Relato de uma emoção forte
Mais um daqueles textos para a cadeira da faculdade. Propostas de escritas ambíguas (como os textos não podem ser, lembra-nos a própria professora), repetitivas de certo modo... Bom, vejam o que acham. O comentário sobre esta produção, que destruiu todo o encanto que eu sentia por ela, foi, da parte da professora: "Não senti emoção nenhuma aí!". Vamos ver se encontro alguém com mais tato a ler isto. (Nota: Texto baseado no universo de Changeling: O Sonhar)
Quando acordei, com o corpo transpassado por dor, achei que bebera demais na noite anterior. Aí lembrei que não bebo, não fumo... Eu até ingiro cafeína, mas só na Coca-Cola. Meu álcool e meu ópio são os livros. Então, não, aquilo não podia ser real! Olhei-me no espelho, ainda desnudo e com o rosto marcado pelos vincos do lençol retorcido, como se eu houvesse me debatido em algo como um pesadelo e vi algo singular: como se, sobre o desenho da realidade, houvesse outro, baseado no mesmo, mas imensamente diverso – feito uma cópia em papel-vegetal, mas com livre-arbítrio dos mais desvairados sonhos de uma criança a o enfeitar.

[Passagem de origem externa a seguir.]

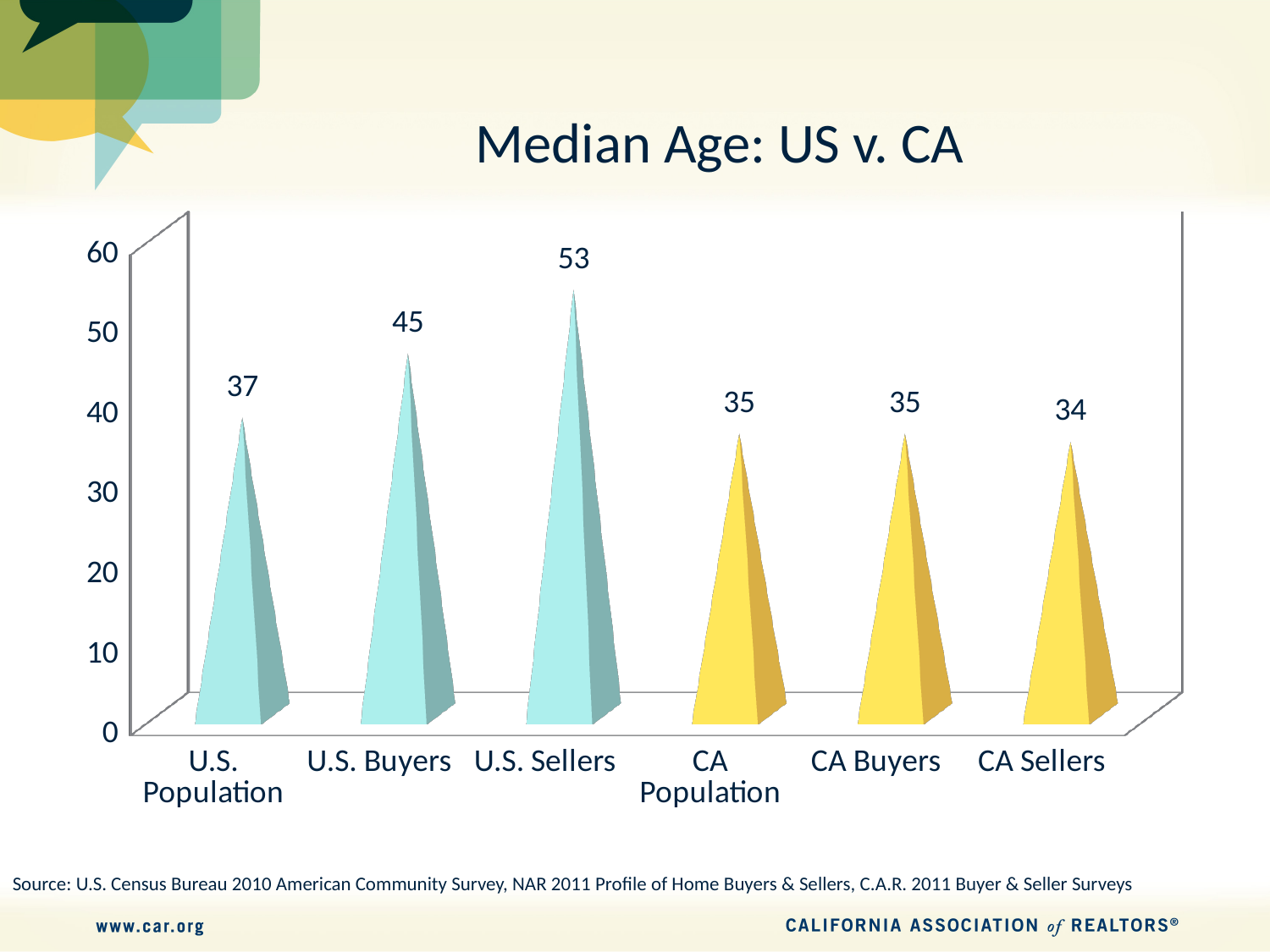
What is the title of the chart? Median Age: US v. CA What is the difference in median age between U.S. Buyers and CA Buyers? 10 What is the median age for U.S. Sellers? 53 Which is larger, the median age of the U.S. Population or the CA Population? U.S. Population Which category has the lowest median age? CA Sellers How many categories are shown on the chart? 6 What is the difference in median age between U.S. Sellers and U.S. Buyers? 8 Which category has the highest median age? U.S. Sellers What kind of chart is shown on the slide? Bar chart What is the median age for CA Sellers? 34 What is the median age for the CA Population? 35 Is the median age for U.S. Sellers greater or less than 50? greater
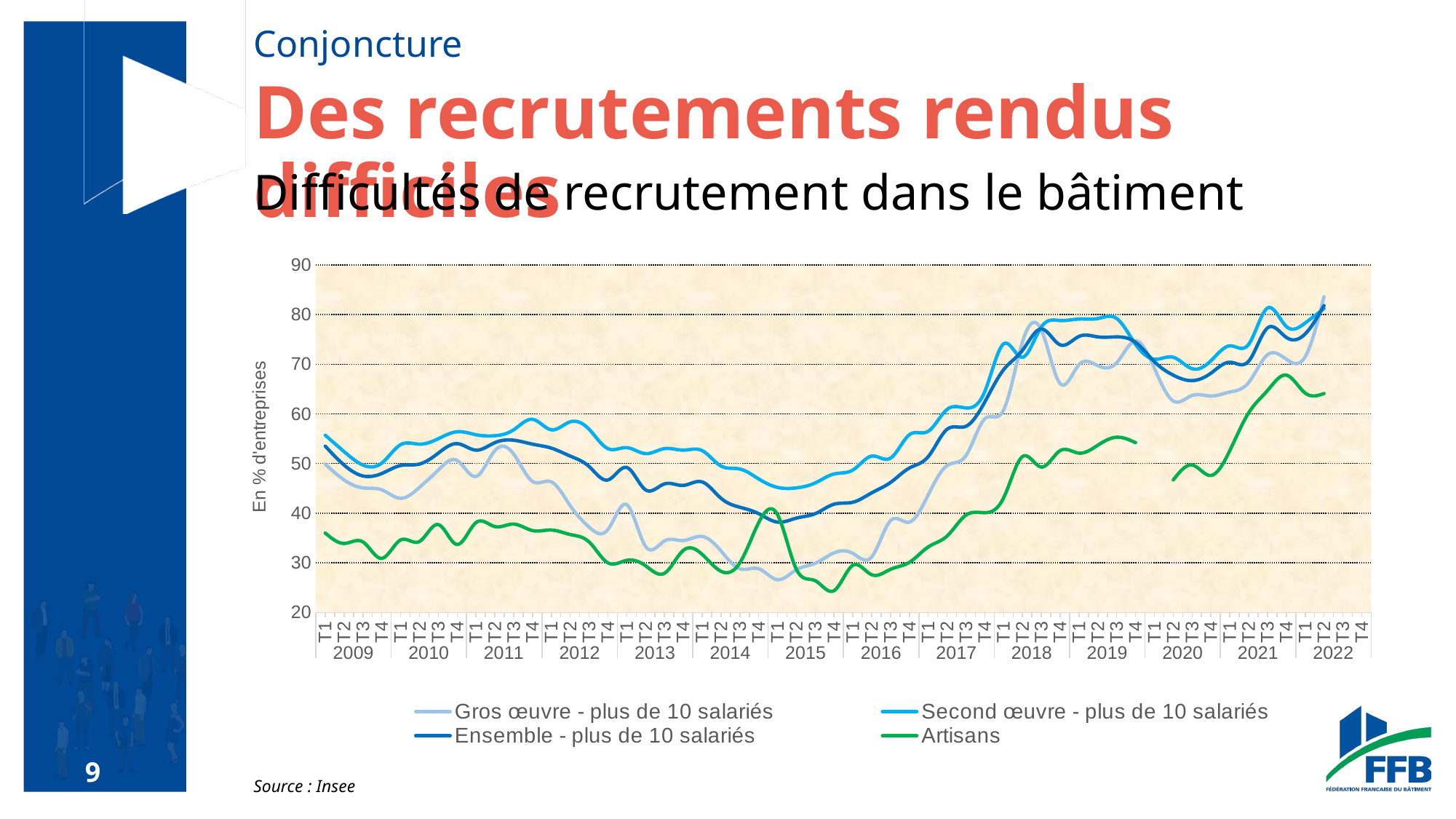
What is the label of the vertical axis? En % d'entreprises Is the value for Gros œuvre - plus de 10 salariés in T1 2015 greater or less than 30? less Is the value for Artisans in T4 2021 greater or less than 60? greater In T4 2021, which is higher: Second œuvre - plus de 10 salariés or Artisans? Second œuvre - plus de 10 salariés Does the Second œuvre - plus de 10 salariés series rise or fall between 2012 and 2015? fall What kind of chart is shown on the slide? line chart What is the title of the chart? Difficultés de recrutement dans le bâtiment How many series does the legend list? 4 Is the value for Artisans in T4 2015 greater or less than 30? less How many years are labelled along the x axis? 14 Does the Artisans series rise or fall between 2016 and 2018? rise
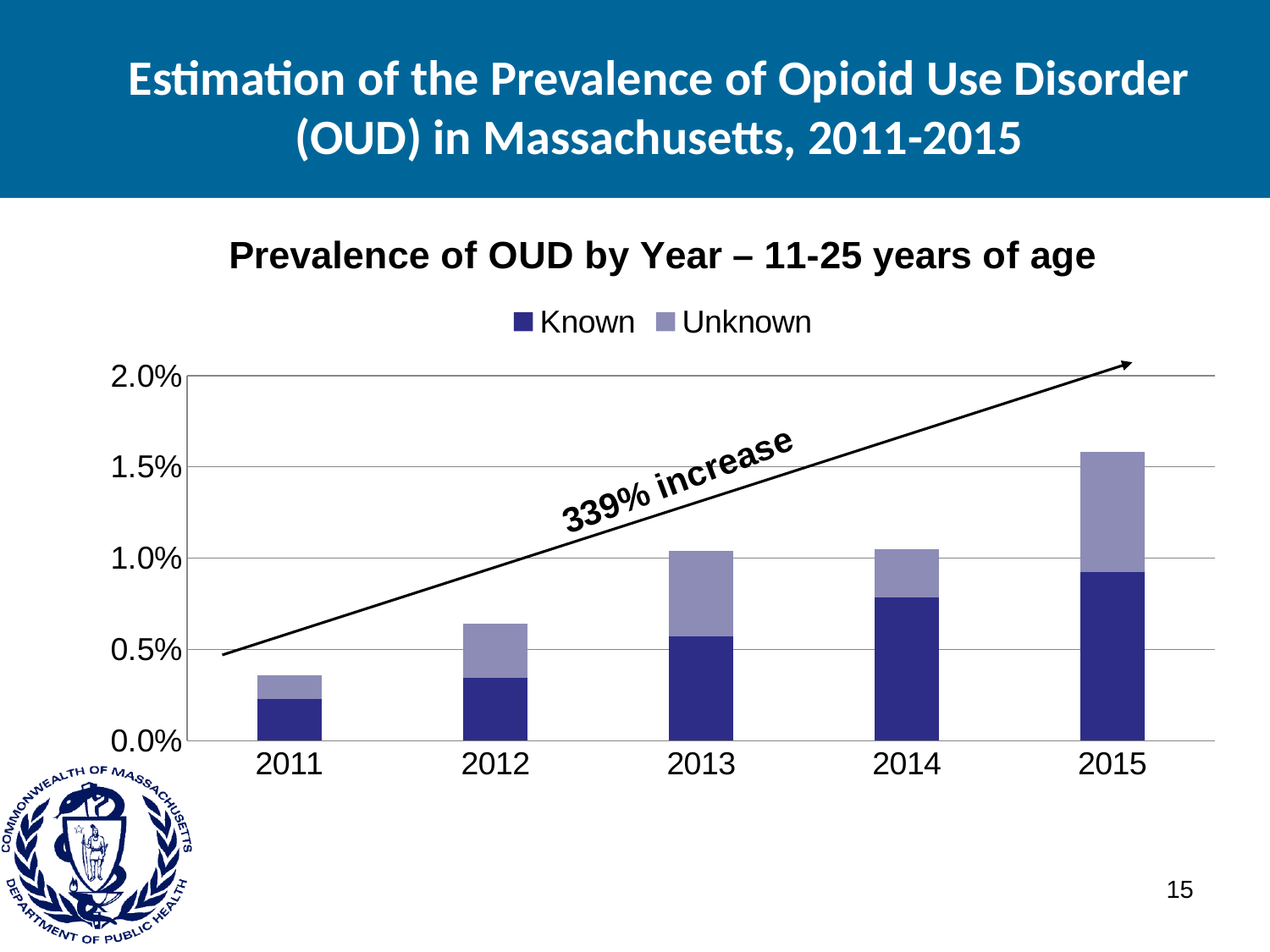
Which year has a larger total prevalence, 2012 or 2015? 2015 Is the Known value for 2015 greater or less than 1.0%? less How many years are shown on the x axis of the chart? 5 Is the total prevalence for 2012 greater or less than 0.5%? greater Is the total prevalence for 2011 greater or less than 0.5%? less Which year has the lowest total prevalence of OUD in the chart? 2011 How many series does the chart's legend list? 2 Which year has the highest total prevalence of OUD in the chart? 2015 What kind of chart is shown on the slide? Stacked bar chart What percentage increase is written on the arrow annotation in the chart? 339% increase Does the total prevalence of OUD generally rise or fall from 2011 to 2015? Rise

Fechei os olhos e fui até o espelho vertical no cômodo, em nada tropeçando, acostumado que sou com a disposição dos objetos em minha particular bagunça. Abri os olhos, cobarde, não querendo ver. Mas via. Eu era agora um gigantesco homem. Um gigantesco homem azul! Um gigantesco homem azul com chifres não muito curtos, pálidos, como ossos! A pele de meu corpo era tão azul que podia dizer-se negra sobre certas iluminações. Mas, como eu disse, não se apoderou dos meus sentidos essa criatura. Eu era ela e, ao mesmo tempo, ainda era eu... Como se contrariasse uma das leis da Física, existíamos a um só tempo no mesmo espaço.
Tombei. Minhas pernas fraquejando, arrepios a percorrerem desde a parte anterior de minhas orelhas até o fim da região lombar, como mananciais de horripilação. Tremia como alguém condenado à morte. E pensei que realmente estivesse. Calafrios hediondos eram transmitidos mais rápido que impulsos nervosos através de meu agora prostrado corpo.
Feito em migalhas de dignidade e força, preparei-me para agir como um moribundo, como parecia ser meu Destino. Olhei ao redor, para despedir-me de meus bens e minha amada, que repousava em meu leito. (Ah, tão pura Cândida que a pureza traz até no nome.) Mas agora tudo era diferente. E melhor.
Meu livro companheiro não era mais um alfarrábio sebento: era ricamente encadernado, com detalhes em ouro. Minha dama não era tão bela como antes: era mais. Dir-se-ia ser um anjo que faria a Beatriz de Dante perder seu lugar logo abaixo de Nossa Senhora. Tudo isto sobreposto, enlouquecedor. Lancinantemente belo. Cessou o mal-estar.
Ergui-me, ainda não de todo recomposto. Da janela, observei o mundo além de minha morada. Mais escuro, mais lúgubre, mais inóspito. Eu agora via as hipocrisias sobrepostas às caras sorridentes, o logro justaposto às boas intenções. Mas também via o colorido que há através da criança pálida e desnutrida, a brincar com o que quer que pessoas impessoais lhe dêem depois de estragar.
Minha bênção e minha praga. Passei a ver e viver entre dois mundos. E jamais olvidarei as marcas daquele dia de dor e maravilha.